Pete Eckers remembers: “I found the camera fascinating and discovered it had an infrared setting. I thought a blind guy doing photos in a non-visible wavelength would be amusing. I was hooked. I knew nothing about film or manual cameras.” Almost 30 years later, Pete Eckert is an award-winning photographer.

Eckert takes his photos mostly at night, when his hometown of Sacramento is quiet and empty, and he can move around more easily. Although they clearly depict the isolation from the world of those who see, Eckert found ways of turning his disability into an advantage:

I am not bound by the assumptions of the sighted or their assumed limits.

_Stored data_.

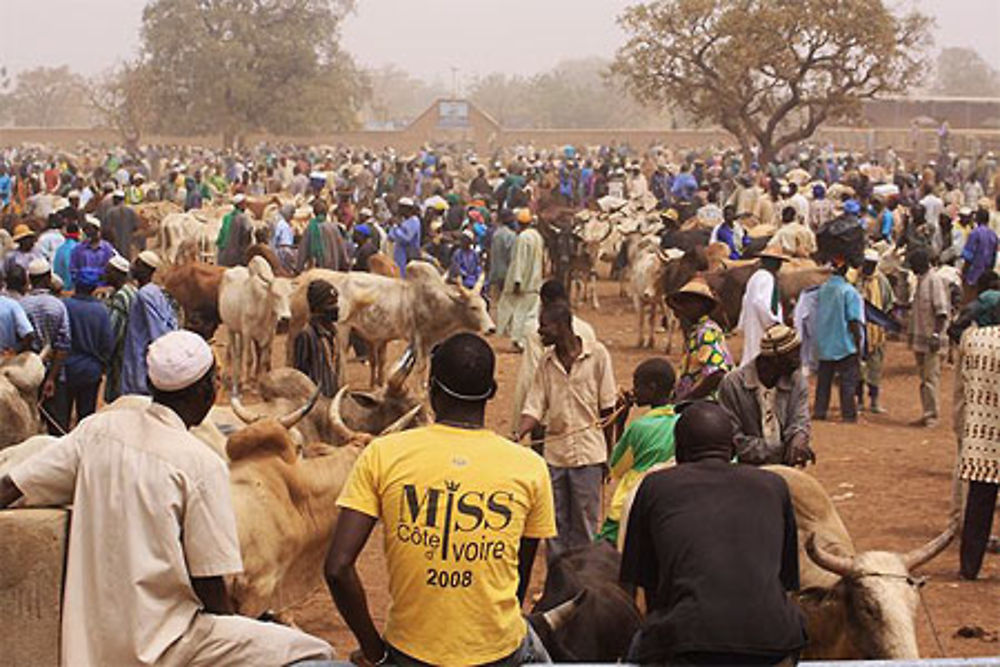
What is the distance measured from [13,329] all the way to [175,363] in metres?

_Exercise instructions_.
**a.** In the passage about the blind photographer, rewrite the section that begins with "Eckert takes his" and ends with "their assumed limits.", swapping "Sacramento" for "Portland".
**b.** Carry on the passage about Pete Eckert's night photography from the point where it stops.

_Task results_.
**a.**
Eckert takes his photos mostly at night, when his hometown of Portland is quiet and empty, and he can move around more easily. Although they clearly depict the isolation from the world of those who see, Eckert found ways of turning his disability into an advantage:

I am not bound by the assumptions of the sighted or their assumed limits.

**b.**
I am trying to cut a new path as a blind visual artist. Sighted people don’t help me make the art. They do give me feedback before I do the final large prints. I shoot the image, develop the film, and I do the contact print. I do what I call sample prints. There is a clear dividing line. I need the feedback loop to afford making large final products. I could cut sighted people completely out of my process. I could do a write up about the event of taking the photos. The negatives, contact sheets, and write up about the event could be the final product. I like doing the dramatic large prints better. I want sighted people involved. It is a good bridge between the blind and sighted. I want to be included in the world and accepted.

. . . Occasionally people refuse to believe I am blind. I am a visual person. I just can’t see.

Also, find Pete Eckert featured in The Avant/Garde Diaries:

Photos: Screenshot.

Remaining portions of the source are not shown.